Please show each line below that contains the string "metal". Case counts.

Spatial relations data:

============

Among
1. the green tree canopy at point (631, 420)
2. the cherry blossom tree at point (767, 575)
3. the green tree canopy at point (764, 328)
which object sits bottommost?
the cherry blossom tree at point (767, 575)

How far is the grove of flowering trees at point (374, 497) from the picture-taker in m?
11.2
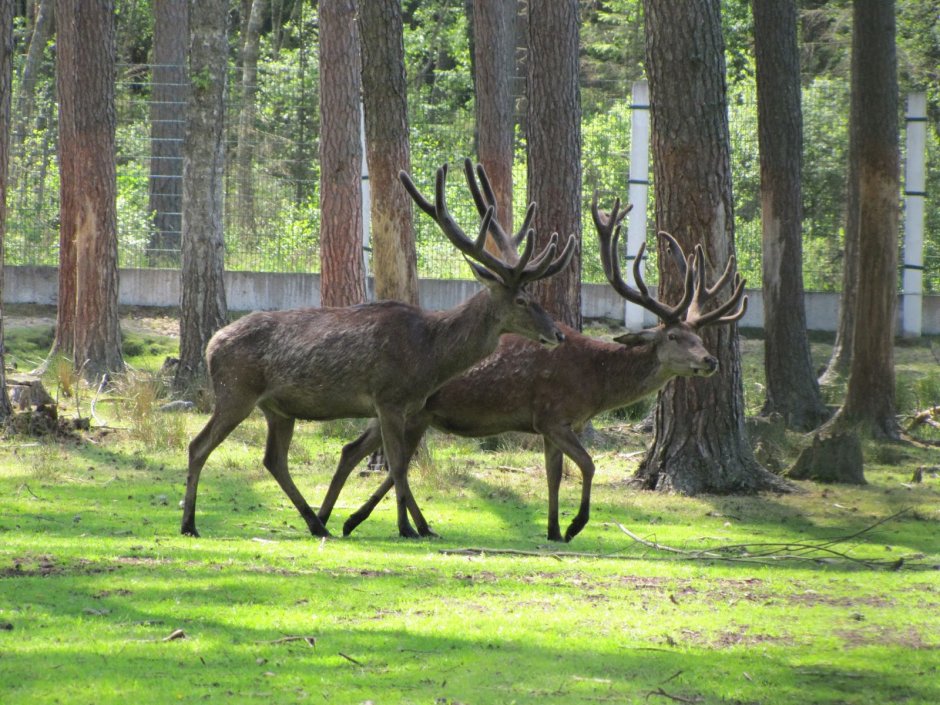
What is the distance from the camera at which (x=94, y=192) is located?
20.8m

============

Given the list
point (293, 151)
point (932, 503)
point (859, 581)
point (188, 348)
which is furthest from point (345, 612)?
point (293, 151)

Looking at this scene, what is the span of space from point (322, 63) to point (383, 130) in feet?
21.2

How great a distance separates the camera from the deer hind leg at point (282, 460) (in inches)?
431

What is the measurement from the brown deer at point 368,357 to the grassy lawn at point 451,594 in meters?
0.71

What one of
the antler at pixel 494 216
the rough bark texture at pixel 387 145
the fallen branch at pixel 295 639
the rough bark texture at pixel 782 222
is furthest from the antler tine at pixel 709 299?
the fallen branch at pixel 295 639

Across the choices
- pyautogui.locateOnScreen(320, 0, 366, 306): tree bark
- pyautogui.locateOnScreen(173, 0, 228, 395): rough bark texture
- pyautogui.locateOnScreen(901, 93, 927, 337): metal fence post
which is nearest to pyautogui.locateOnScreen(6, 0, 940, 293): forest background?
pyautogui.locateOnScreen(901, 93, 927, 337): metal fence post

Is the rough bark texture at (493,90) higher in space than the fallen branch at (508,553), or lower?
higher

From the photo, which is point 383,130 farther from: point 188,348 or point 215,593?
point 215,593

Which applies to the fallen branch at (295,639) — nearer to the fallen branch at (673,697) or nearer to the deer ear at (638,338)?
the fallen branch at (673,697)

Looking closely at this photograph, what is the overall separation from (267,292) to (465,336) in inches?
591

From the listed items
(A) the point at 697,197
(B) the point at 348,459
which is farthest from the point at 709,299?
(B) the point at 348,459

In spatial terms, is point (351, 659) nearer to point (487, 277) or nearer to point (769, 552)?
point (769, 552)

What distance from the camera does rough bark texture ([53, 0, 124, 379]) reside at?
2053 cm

============

* _Solution_:
- pyautogui.locateOnScreen(901, 93, 927, 337): metal fence post
pyautogui.locateOnScreen(901, 93, 927, 337): metal fence post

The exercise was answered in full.